People had already recognized the answer in ancient times: recycling valuable materials from household and workshop waste. “Antiquity was a strong recycling society,” says archaeologist Sabine Ladstätter, head of the Austrian Archaeological Institute, 2011 Scientist of the Year. Excavations in Upper Egypt proved recycling: Hardly any glass or metal was found, as these materials were collected and melted down again by the Greeks, Egyptians, and Romans. Old bronze and copper statues were melted, and their material reused after destruction.
Recycling and the circular economy are the order of the day to reduce the now gigantic human ecological footprint. With some materials – especially waste paper and glass – this works quite well. For others, the results are still modest, demonstrated by the growing problem of plastic leftovers. Only a third of domestic plastic waste is recycled. The rest is incinerated – in the EU, 55 percent of plastic waste should be recycled in just a few years. And a huge issue that is still in the early stages of being resolved is electronic waste and batteries, which are found in e-cars and singing birthday cards and many microdevices and often end up in household waste.
However, innovative technology can help to solve these problems. Networked garbage cans detect filling levels and potential issues like overheating, making disposal more efficient. Material scanners can detect materials in the wrong bin. All this is the basis for “Smart Waste Management.” The Styrian disposal company Saubermacher, which operates worldwide, is pioneering in this field. Smart garbage cans and material scanners have been in use in many municipalities for several years.
The material scanner works with artificial intelligence for optical pattern recognition, a joint development by TU Graz and Joanneum Research. Sensors and multispectral cameras detect whether there is glass or plastic in the residual waste. Households get feedback on their recycling efforts to motivate them to separate better. The smart dustbin, in turn, has a sensor that monitors the level of the bin and the temperature development. This optimizes garbage runs, reducing journeys and thus the burden of traffic.
But what about measuring the temperature in the bin? Lithium batteries are becoming more common in the trash, says Saubermacher — and this can cause overheating and fire, a problem that garbage collectors (and volunteer firefighters) have to deal with in increasing numbers. The Saubermacher vision: zero waste, turning all waste into raw materials. “On average, we throw something away six times a day. In the laboratory, we are already working on making the garbage bin in the apartment scream if something wrong is thrown in,” said Ralf Mittermayr, CEO of Saubermacher, at the presentation of networked projects some time ago in Vienna.

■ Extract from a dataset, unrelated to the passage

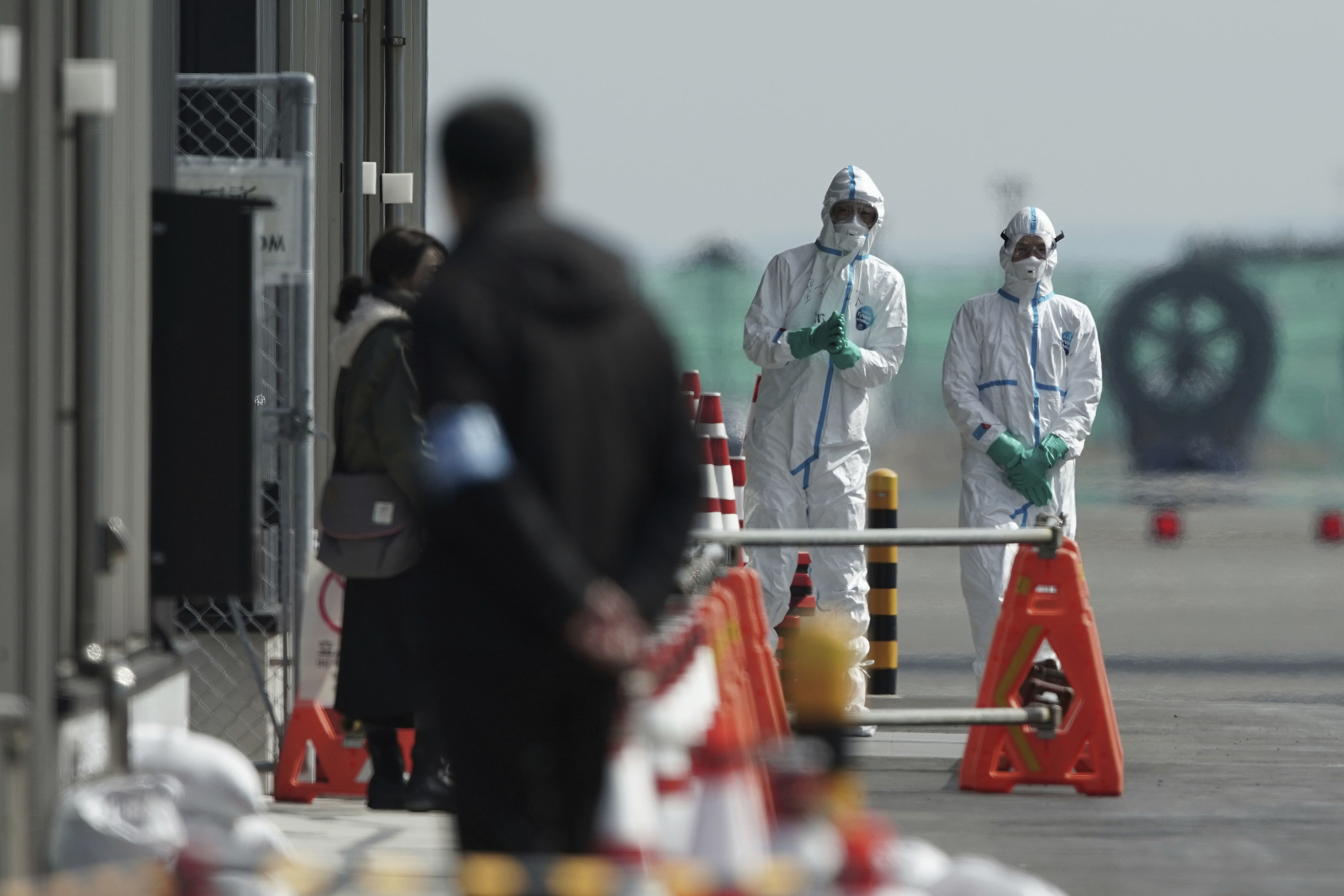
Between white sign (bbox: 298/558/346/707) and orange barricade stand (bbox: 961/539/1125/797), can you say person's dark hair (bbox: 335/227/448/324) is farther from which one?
orange barricade stand (bbox: 961/539/1125/797)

Industrial partnerships such as the one with the printed circuit board manufacturer AT&S are also essential for implementing this vision. As part of the sustainability strategy of the high-tech company, production waste in the company should be reduced to a minimum and recycled — just like the recovery of copper from the production process (the AT&S Blog reported). Among other things, smart garbage cans are installed in the company as part of this zero-waste project with Saubermacher. Since emptying only takes place as needed, this saves ten working hours per month in the initial phase — which can be used elsewhere for better waste management.
The use of used car batteries as stationary storage is trend-setting for “Zero Waste” with the rapidly growing amount of lithium batteries from electric vehicles. Lithium-ion batteries from electric cars are already replaced when they drop to 80 percent of their capacity. But they still have exactly the energy needed for storage applications. Therefore these used batteries can continue to serve as stationary electricity storage for many years to come. In a pilot project by Saubermacher, together with Styrian research institutions, the tested and rewired old batteries cover peak loads when a recycling plant is starting up. These batteries prevent the network from overloading.